Solusi terkait Dorongan Perilaku Flexing dan Image Crafting
Untuk mengatasi fenomena flexing dan image crafting di media sosial, diperlukan pendekatan yang holistik dan melibatkan berbagai pihak. Beberapa solusi yang dapat dilakukan antara lain:
- Pendidikan tentang penggunaan media sosial: Pendidikan tentang penggunaan media sosial dapat membantu individu memahami dampak dari flexing dan image crafting di media sosial serta memperkuat kesadaran akan kebutuhan akan privasi dan autentisitas.
- Mendorong penggunaan media sosial yang positif: Pihak-pihak yang terkait dapat mendorong penggunaan media sosial untuk kepentingan yang positif, seperti untuk tujuan edukasi, berbagi informasi, atau membangun komunitas.
- Membuat regulasi penggunaan media sosial: Regulasi yang jelas tentang penggunaan media sosial dapat membantu mengurangi penyebaran konten yang merugikan individu atau kelompok.
- Membangun kesadaran akan dampak psikologis dari flexing dan image crafting: Kesadaran akan dampak psikologis dari flexing dan image crafting dapat membantu individu memperkuat nilai diri dan membangun citra diri yang positif tanpa harus melakukan flexing atau image crafting.
- Menekankan pentingnya autentisitas: Menekankan pentingnya autentisitas dalam media sosial dapat membantu individu memahami bahwa citra diri yang positif tidak harus selalu bersifat glamor atau mewah, namun dapat ditemukan dalam kehidupan sehari-hari.

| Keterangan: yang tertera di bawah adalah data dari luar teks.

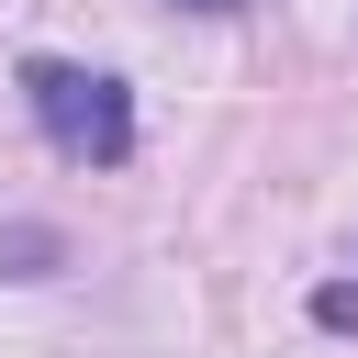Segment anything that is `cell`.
Masks as SVG:
<instances>
[{
    "label": "cell",
    "instance_id": "cell-1",
    "mask_svg": "<svg viewBox=\"0 0 358 358\" xmlns=\"http://www.w3.org/2000/svg\"><path fill=\"white\" fill-rule=\"evenodd\" d=\"M22 101H34V123H45L56 157H78V168H123L134 157V90L123 78L67 67V56H34L22 67Z\"/></svg>",
    "mask_w": 358,
    "mask_h": 358
},
{
    "label": "cell",
    "instance_id": "cell-2",
    "mask_svg": "<svg viewBox=\"0 0 358 358\" xmlns=\"http://www.w3.org/2000/svg\"><path fill=\"white\" fill-rule=\"evenodd\" d=\"M313 324H336V336H358V280H324V291H313Z\"/></svg>",
    "mask_w": 358,
    "mask_h": 358
},
{
    "label": "cell",
    "instance_id": "cell-3",
    "mask_svg": "<svg viewBox=\"0 0 358 358\" xmlns=\"http://www.w3.org/2000/svg\"><path fill=\"white\" fill-rule=\"evenodd\" d=\"M190 11H246V0H190Z\"/></svg>",
    "mask_w": 358,
    "mask_h": 358
}]
</instances>
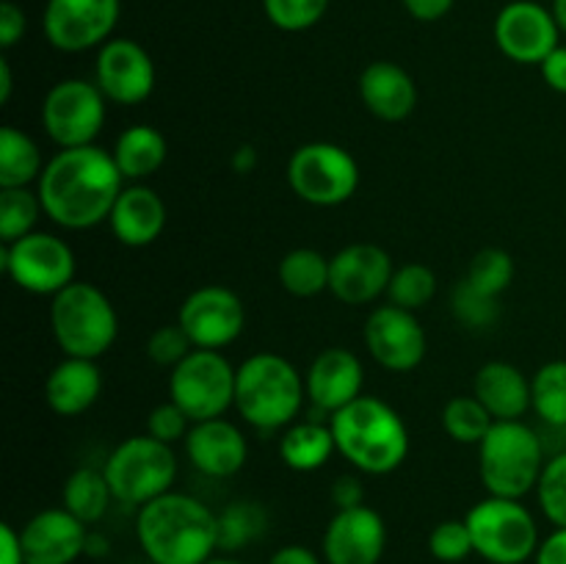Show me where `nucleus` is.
Segmentation results:
<instances>
[{"instance_id": "obj_1", "label": "nucleus", "mask_w": 566, "mask_h": 564, "mask_svg": "<svg viewBox=\"0 0 566 564\" xmlns=\"http://www.w3.org/2000/svg\"><path fill=\"white\" fill-rule=\"evenodd\" d=\"M36 182L44 216L66 230H88L111 219V210L125 188L114 155L97 144L61 149L44 164Z\"/></svg>"}, {"instance_id": "obj_2", "label": "nucleus", "mask_w": 566, "mask_h": 564, "mask_svg": "<svg viewBox=\"0 0 566 564\" xmlns=\"http://www.w3.org/2000/svg\"><path fill=\"white\" fill-rule=\"evenodd\" d=\"M136 536L149 564H205L219 551V514L171 490L138 509Z\"/></svg>"}, {"instance_id": "obj_3", "label": "nucleus", "mask_w": 566, "mask_h": 564, "mask_svg": "<svg viewBox=\"0 0 566 564\" xmlns=\"http://www.w3.org/2000/svg\"><path fill=\"white\" fill-rule=\"evenodd\" d=\"M337 453L359 473L387 476L403 464L409 453V431L401 415L387 401L359 396L329 418Z\"/></svg>"}, {"instance_id": "obj_4", "label": "nucleus", "mask_w": 566, "mask_h": 564, "mask_svg": "<svg viewBox=\"0 0 566 564\" xmlns=\"http://www.w3.org/2000/svg\"><path fill=\"white\" fill-rule=\"evenodd\" d=\"M304 398V376L282 354H252L238 365L235 409L258 431L287 429L302 412Z\"/></svg>"}, {"instance_id": "obj_5", "label": "nucleus", "mask_w": 566, "mask_h": 564, "mask_svg": "<svg viewBox=\"0 0 566 564\" xmlns=\"http://www.w3.org/2000/svg\"><path fill=\"white\" fill-rule=\"evenodd\" d=\"M545 448L523 420H495L479 442L481 484L490 495L523 501L545 470Z\"/></svg>"}, {"instance_id": "obj_6", "label": "nucleus", "mask_w": 566, "mask_h": 564, "mask_svg": "<svg viewBox=\"0 0 566 564\" xmlns=\"http://www.w3.org/2000/svg\"><path fill=\"white\" fill-rule=\"evenodd\" d=\"M50 326L64 357L97 359L119 335L114 304L92 282H72L55 293L50 304Z\"/></svg>"}, {"instance_id": "obj_7", "label": "nucleus", "mask_w": 566, "mask_h": 564, "mask_svg": "<svg viewBox=\"0 0 566 564\" xmlns=\"http://www.w3.org/2000/svg\"><path fill=\"white\" fill-rule=\"evenodd\" d=\"M103 473L114 501L142 509L144 503L171 492L177 479L175 448L149 435L127 437L105 459Z\"/></svg>"}, {"instance_id": "obj_8", "label": "nucleus", "mask_w": 566, "mask_h": 564, "mask_svg": "<svg viewBox=\"0 0 566 564\" xmlns=\"http://www.w3.org/2000/svg\"><path fill=\"white\" fill-rule=\"evenodd\" d=\"M473 547L490 564H525L539 551V529L528 506L514 498L490 495L464 518Z\"/></svg>"}, {"instance_id": "obj_9", "label": "nucleus", "mask_w": 566, "mask_h": 564, "mask_svg": "<svg viewBox=\"0 0 566 564\" xmlns=\"http://www.w3.org/2000/svg\"><path fill=\"white\" fill-rule=\"evenodd\" d=\"M235 370L230 359L213 348H193L169 374V401L199 420L221 418L235 407Z\"/></svg>"}, {"instance_id": "obj_10", "label": "nucleus", "mask_w": 566, "mask_h": 564, "mask_svg": "<svg viewBox=\"0 0 566 564\" xmlns=\"http://www.w3.org/2000/svg\"><path fill=\"white\" fill-rule=\"evenodd\" d=\"M287 182L304 202L315 208H335L357 194L359 166L340 144L310 142L287 160Z\"/></svg>"}, {"instance_id": "obj_11", "label": "nucleus", "mask_w": 566, "mask_h": 564, "mask_svg": "<svg viewBox=\"0 0 566 564\" xmlns=\"http://www.w3.org/2000/svg\"><path fill=\"white\" fill-rule=\"evenodd\" d=\"M0 269L17 288L36 296H55L75 282V252L53 232H28L0 249Z\"/></svg>"}, {"instance_id": "obj_12", "label": "nucleus", "mask_w": 566, "mask_h": 564, "mask_svg": "<svg viewBox=\"0 0 566 564\" xmlns=\"http://www.w3.org/2000/svg\"><path fill=\"white\" fill-rule=\"evenodd\" d=\"M105 94L83 77L59 81L42 103V125L61 149L88 147L105 125Z\"/></svg>"}, {"instance_id": "obj_13", "label": "nucleus", "mask_w": 566, "mask_h": 564, "mask_svg": "<svg viewBox=\"0 0 566 564\" xmlns=\"http://www.w3.org/2000/svg\"><path fill=\"white\" fill-rule=\"evenodd\" d=\"M119 0H48L44 36L61 53L103 48L119 22Z\"/></svg>"}, {"instance_id": "obj_14", "label": "nucleus", "mask_w": 566, "mask_h": 564, "mask_svg": "<svg viewBox=\"0 0 566 564\" xmlns=\"http://www.w3.org/2000/svg\"><path fill=\"white\" fill-rule=\"evenodd\" d=\"M177 324L186 330L197 348L219 352L241 337L247 326V310H243L241 296L230 288L202 285L186 296Z\"/></svg>"}, {"instance_id": "obj_15", "label": "nucleus", "mask_w": 566, "mask_h": 564, "mask_svg": "<svg viewBox=\"0 0 566 564\" xmlns=\"http://www.w3.org/2000/svg\"><path fill=\"white\" fill-rule=\"evenodd\" d=\"M365 346L385 370L409 374L423 363L429 341L418 315L396 304H379L365 321Z\"/></svg>"}, {"instance_id": "obj_16", "label": "nucleus", "mask_w": 566, "mask_h": 564, "mask_svg": "<svg viewBox=\"0 0 566 564\" xmlns=\"http://www.w3.org/2000/svg\"><path fill=\"white\" fill-rule=\"evenodd\" d=\"M558 28L553 11L534 0H514L503 6L495 20V42L514 64H542L558 48Z\"/></svg>"}, {"instance_id": "obj_17", "label": "nucleus", "mask_w": 566, "mask_h": 564, "mask_svg": "<svg viewBox=\"0 0 566 564\" xmlns=\"http://www.w3.org/2000/svg\"><path fill=\"white\" fill-rule=\"evenodd\" d=\"M396 265L376 243H348L329 258V291L343 304H370L387 293Z\"/></svg>"}, {"instance_id": "obj_18", "label": "nucleus", "mask_w": 566, "mask_h": 564, "mask_svg": "<svg viewBox=\"0 0 566 564\" xmlns=\"http://www.w3.org/2000/svg\"><path fill=\"white\" fill-rule=\"evenodd\" d=\"M97 86L111 103L138 105L155 88V61L133 39H108L97 53Z\"/></svg>"}, {"instance_id": "obj_19", "label": "nucleus", "mask_w": 566, "mask_h": 564, "mask_svg": "<svg viewBox=\"0 0 566 564\" xmlns=\"http://www.w3.org/2000/svg\"><path fill=\"white\" fill-rule=\"evenodd\" d=\"M326 564H379L387 547V525L370 506L337 509L324 531Z\"/></svg>"}, {"instance_id": "obj_20", "label": "nucleus", "mask_w": 566, "mask_h": 564, "mask_svg": "<svg viewBox=\"0 0 566 564\" xmlns=\"http://www.w3.org/2000/svg\"><path fill=\"white\" fill-rule=\"evenodd\" d=\"M25 564H72L86 553V523L64 506L42 509L20 529Z\"/></svg>"}, {"instance_id": "obj_21", "label": "nucleus", "mask_w": 566, "mask_h": 564, "mask_svg": "<svg viewBox=\"0 0 566 564\" xmlns=\"http://www.w3.org/2000/svg\"><path fill=\"white\" fill-rule=\"evenodd\" d=\"M304 385H307V398L315 412H326L332 418L337 409L348 407L363 396L365 368L357 354L348 348H324L310 363Z\"/></svg>"}, {"instance_id": "obj_22", "label": "nucleus", "mask_w": 566, "mask_h": 564, "mask_svg": "<svg viewBox=\"0 0 566 564\" xmlns=\"http://www.w3.org/2000/svg\"><path fill=\"white\" fill-rule=\"evenodd\" d=\"M186 453L202 476L230 479L247 464L249 446L235 424L224 418H210L191 426L186 437Z\"/></svg>"}, {"instance_id": "obj_23", "label": "nucleus", "mask_w": 566, "mask_h": 564, "mask_svg": "<svg viewBox=\"0 0 566 564\" xmlns=\"http://www.w3.org/2000/svg\"><path fill=\"white\" fill-rule=\"evenodd\" d=\"M108 221L119 243L133 249L149 247L158 241L166 227V205L153 188L133 182L122 188Z\"/></svg>"}, {"instance_id": "obj_24", "label": "nucleus", "mask_w": 566, "mask_h": 564, "mask_svg": "<svg viewBox=\"0 0 566 564\" xmlns=\"http://www.w3.org/2000/svg\"><path fill=\"white\" fill-rule=\"evenodd\" d=\"M359 97L379 119L401 122L418 105V86L403 66L392 61H374L359 75Z\"/></svg>"}, {"instance_id": "obj_25", "label": "nucleus", "mask_w": 566, "mask_h": 564, "mask_svg": "<svg viewBox=\"0 0 566 564\" xmlns=\"http://www.w3.org/2000/svg\"><path fill=\"white\" fill-rule=\"evenodd\" d=\"M103 393V374L94 359L64 357L44 379V401L61 418H77Z\"/></svg>"}, {"instance_id": "obj_26", "label": "nucleus", "mask_w": 566, "mask_h": 564, "mask_svg": "<svg viewBox=\"0 0 566 564\" xmlns=\"http://www.w3.org/2000/svg\"><path fill=\"white\" fill-rule=\"evenodd\" d=\"M473 396L490 409L495 420H523L531 409V382L517 365L492 359L475 374Z\"/></svg>"}, {"instance_id": "obj_27", "label": "nucleus", "mask_w": 566, "mask_h": 564, "mask_svg": "<svg viewBox=\"0 0 566 564\" xmlns=\"http://www.w3.org/2000/svg\"><path fill=\"white\" fill-rule=\"evenodd\" d=\"M337 451L332 426L324 420H302L282 429L280 457L296 473H313L321 470Z\"/></svg>"}, {"instance_id": "obj_28", "label": "nucleus", "mask_w": 566, "mask_h": 564, "mask_svg": "<svg viewBox=\"0 0 566 564\" xmlns=\"http://www.w3.org/2000/svg\"><path fill=\"white\" fill-rule=\"evenodd\" d=\"M166 153H169V147H166V138L158 127L133 125L119 133L111 155H114L122 177L138 182L153 177L166 164Z\"/></svg>"}, {"instance_id": "obj_29", "label": "nucleus", "mask_w": 566, "mask_h": 564, "mask_svg": "<svg viewBox=\"0 0 566 564\" xmlns=\"http://www.w3.org/2000/svg\"><path fill=\"white\" fill-rule=\"evenodd\" d=\"M111 501H114V492H111L103 470L97 468H77L61 490V506L86 525L99 523L108 512Z\"/></svg>"}, {"instance_id": "obj_30", "label": "nucleus", "mask_w": 566, "mask_h": 564, "mask_svg": "<svg viewBox=\"0 0 566 564\" xmlns=\"http://www.w3.org/2000/svg\"><path fill=\"white\" fill-rule=\"evenodd\" d=\"M42 171L39 144L14 125H6L0 130V188H28Z\"/></svg>"}, {"instance_id": "obj_31", "label": "nucleus", "mask_w": 566, "mask_h": 564, "mask_svg": "<svg viewBox=\"0 0 566 564\" xmlns=\"http://www.w3.org/2000/svg\"><path fill=\"white\" fill-rule=\"evenodd\" d=\"M276 276L291 296H318L321 291H329V258H324L318 249H293L280 260Z\"/></svg>"}, {"instance_id": "obj_32", "label": "nucleus", "mask_w": 566, "mask_h": 564, "mask_svg": "<svg viewBox=\"0 0 566 564\" xmlns=\"http://www.w3.org/2000/svg\"><path fill=\"white\" fill-rule=\"evenodd\" d=\"M269 529V514L254 501H232L219 512V551L238 553Z\"/></svg>"}, {"instance_id": "obj_33", "label": "nucleus", "mask_w": 566, "mask_h": 564, "mask_svg": "<svg viewBox=\"0 0 566 564\" xmlns=\"http://www.w3.org/2000/svg\"><path fill=\"white\" fill-rule=\"evenodd\" d=\"M531 407L545 424L566 426V359L545 363L531 379Z\"/></svg>"}, {"instance_id": "obj_34", "label": "nucleus", "mask_w": 566, "mask_h": 564, "mask_svg": "<svg viewBox=\"0 0 566 564\" xmlns=\"http://www.w3.org/2000/svg\"><path fill=\"white\" fill-rule=\"evenodd\" d=\"M492 426H495V418L475 396H457L442 409V429L453 442L479 446Z\"/></svg>"}, {"instance_id": "obj_35", "label": "nucleus", "mask_w": 566, "mask_h": 564, "mask_svg": "<svg viewBox=\"0 0 566 564\" xmlns=\"http://www.w3.org/2000/svg\"><path fill=\"white\" fill-rule=\"evenodd\" d=\"M42 213V199L31 188H0V241L14 243L33 232Z\"/></svg>"}, {"instance_id": "obj_36", "label": "nucleus", "mask_w": 566, "mask_h": 564, "mask_svg": "<svg viewBox=\"0 0 566 564\" xmlns=\"http://www.w3.org/2000/svg\"><path fill=\"white\" fill-rule=\"evenodd\" d=\"M437 296V274L423 263H407L398 265L392 274L390 288H387V299L396 307L418 313L423 310L431 299Z\"/></svg>"}, {"instance_id": "obj_37", "label": "nucleus", "mask_w": 566, "mask_h": 564, "mask_svg": "<svg viewBox=\"0 0 566 564\" xmlns=\"http://www.w3.org/2000/svg\"><path fill=\"white\" fill-rule=\"evenodd\" d=\"M464 280L475 288V291L486 293V296L501 299L503 291H509L514 280V258L506 249L486 247L470 260V269Z\"/></svg>"}, {"instance_id": "obj_38", "label": "nucleus", "mask_w": 566, "mask_h": 564, "mask_svg": "<svg viewBox=\"0 0 566 564\" xmlns=\"http://www.w3.org/2000/svg\"><path fill=\"white\" fill-rule=\"evenodd\" d=\"M265 17L280 31L298 33L324 20L329 0H263Z\"/></svg>"}, {"instance_id": "obj_39", "label": "nucleus", "mask_w": 566, "mask_h": 564, "mask_svg": "<svg viewBox=\"0 0 566 564\" xmlns=\"http://www.w3.org/2000/svg\"><path fill=\"white\" fill-rule=\"evenodd\" d=\"M451 307L459 324L470 326V330H486L501 315V299L486 296V293L475 291L468 280H462L453 288Z\"/></svg>"}, {"instance_id": "obj_40", "label": "nucleus", "mask_w": 566, "mask_h": 564, "mask_svg": "<svg viewBox=\"0 0 566 564\" xmlns=\"http://www.w3.org/2000/svg\"><path fill=\"white\" fill-rule=\"evenodd\" d=\"M536 498L545 518L556 529H566V451L547 459L539 484H536Z\"/></svg>"}, {"instance_id": "obj_41", "label": "nucleus", "mask_w": 566, "mask_h": 564, "mask_svg": "<svg viewBox=\"0 0 566 564\" xmlns=\"http://www.w3.org/2000/svg\"><path fill=\"white\" fill-rule=\"evenodd\" d=\"M429 551L440 564H462L464 558L473 556V536L464 520H442L431 529Z\"/></svg>"}, {"instance_id": "obj_42", "label": "nucleus", "mask_w": 566, "mask_h": 564, "mask_svg": "<svg viewBox=\"0 0 566 564\" xmlns=\"http://www.w3.org/2000/svg\"><path fill=\"white\" fill-rule=\"evenodd\" d=\"M191 337L186 335L180 324H166L160 330H155L147 341V357L155 365H164V368H175L180 365L188 354L193 352Z\"/></svg>"}, {"instance_id": "obj_43", "label": "nucleus", "mask_w": 566, "mask_h": 564, "mask_svg": "<svg viewBox=\"0 0 566 564\" xmlns=\"http://www.w3.org/2000/svg\"><path fill=\"white\" fill-rule=\"evenodd\" d=\"M191 426V418H188L175 401L158 404V407L149 409L147 415V435L166 442V446H175L177 440H186Z\"/></svg>"}, {"instance_id": "obj_44", "label": "nucleus", "mask_w": 566, "mask_h": 564, "mask_svg": "<svg viewBox=\"0 0 566 564\" xmlns=\"http://www.w3.org/2000/svg\"><path fill=\"white\" fill-rule=\"evenodd\" d=\"M22 33H25V11L11 0L0 3V48H14Z\"/></svg>"}, {"instance_id": "obj_45", "label": "nucleus", "mask_w": 566, "mask_h": 564, "mask_svg": "<svg viewBox=\"0 0 566 564\" xmlns=\"http://www.w3.org/2000/svg\"><path fill=\"white\" fill-rule=\"evenodd\" d=\"M332 503L337 509H354L365 503V487L359 484V479L354 476H340V479L332 484Z\"/></svg>"}, {"instance_id": "obj_46", "label": "nucleus", "mask_w": 566, "mask_h": 564, "mask_svg": "<svg viewBox=\"0 0 566 564\" xmlns=\"http://www.w3.org/2000/svg\"><path fill=\"white\" fill-rule=\"evenodd\" d=\"M539 70H542V77H545V83L553 88V92L566 94V48L558 44V48L542 61Z\"/></svg>"}, {"instance_id": "obj_47", "label": "nucleus", "mask_w": 566, "mask_h": 564, "mask_svg": "<svg viewBox=\"0 0 566 564\" xmlns=\"http://www.w3.org/2000/svg\"><path fill=\"white\" fill-rule=\"evenodd\" d=\"M457 0H403V9L418 22H437L453 9Z\"/></svg>"}, {"instance_id": "obj_48", "label": "nucleus", "mask_w": 566, "mask_h": 564, "mask_svg": "<svg viewBox=\"0 0 566 564\" xmlns=\"http://www.w3.org/2000/svg\"><path fill=\"white\" fill-rule=\"evenodd\" d=\"M536 564H566V529H556L551 536L539 542L534 556Z\"/></svg>"}, {"instance_id": "obj_49", "label": "nucleus", "mask_w": 566, "mask_h": 564, "mask_svg": "<svg viewBox=\"0 0 566 564\" xmlns=\"http://www.w3.org/2000/svg\"><path fill=\"white\" fill-rule=\"evenodd\" d=\"M0 564H25L20 531L14 525H0Z\"/></svg>"}, {"instance_id": "obj_50", "label": "nucleus", "mask_w": 566, "mask_h": 564, "mask_svg": "<svg viewBox=\"0 0 566 564\" xmlns=\"http://www.w3.org/2000/svg\"><path fill=\"white\" fill-rule=\"evenodd\" d=\"M269 564H321V558L304 545H285L269 558Z\"/></svg>"}, {"instance_id": "obj_51", "label": "nucleus", "mask_w": 566, "mask_h": 564, "mask_svg": "<svg viewBox=\"0 0 566 564\" xmlns=\"http://www.w3.org/2000/svg\"><path fill=\"white\" fill-rule=\"evenodd\" d=\"M258 149L252 147V144H241V147L232 153V171H238V175H252L254 169H258Z\"/></svg>"}, {"instance_id": "obj_52", "label": "nucleus", "mask_w": 566, "mask_h": 564, "mask_svg": "<svg viewBox=\"0 0 566 564\" xmlns=\"http://www.w3.org/2000/svg\"><path fill=\"white\" fill-rule=\"evenodd\" d=\"M11 88H14V77H11L9 59H0V103H9Z\"/></svg>"}, {"instance_id": "obj_53", "label": "nucleus", "mask_w": 566, "mask_h": 564, "mask_svg": "<svg viewBox=\"0 0 566 564\" xmlns=\"http://www.w3.org/2000/svg\"><path fill=\"white\" fill-rule=\"evenodd\" d=\"M108 540H105L103 534H97V531H88V540H86V556L92 558H103L105 553H108Z\"/></svg>"}, {"instance_id": "obj_54", "label": "nucleus", "mask_w": 566, "mask_h": 564, "mask_svg": "<svg viewBox=\"0 0 566 564\" xmlns=\"http://www.w3.org/2000/svg\"><path fill=\"white\" fill-rule=\"evenodd\" d=\"M553 17H556L558 28L566 33V0H553Z\"/></svg>"}, {"instance_id": "obj_55", "label": "nucleus", "mask_w": 566, "mask_h": 564, "mask_svg": "<svg viewBox=\"0 0 566 564\" xmlns=\"http://www.w3.org/2000/svg\"><path fill=\"white\" fill-rule=\"evenodd\" d=\"M205 564H247V562H238V558L224 556V558H210V562H205Z\"/></svg>"}]
</instances>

Sesungguhnya, solusi yang tepat untuk mengatasi fenomena flexing dan image crafting di media sosial dapat berbeda-beda tergantung pada kondisi sosial, budaya, dan faktor-faktor personal masing-masing individu. Oleh karena itu, solusi yang efektif dapat dihasilkan melalui pendekatan yang kolaboratif dan melibatkan berbagai pihak.
Kesimpulan
Berdasarkan pembahasan di atas, dapat disimpulkan bahwa fenomena flexing dan image crafting di media sosial merupakan fenomena yang semakin meningkat di Indonesia dan memiliki dampak yang kompleks pada individu dan masyarakat. Fenomena ini didorong oleh berbagai faktor, seperti tekanan sosial untuk tampil sempurna dan prestise, keinginan untuk diterima dan diakui oleh kelompok tertentu, serta pengaruh dari budaya konsumsi.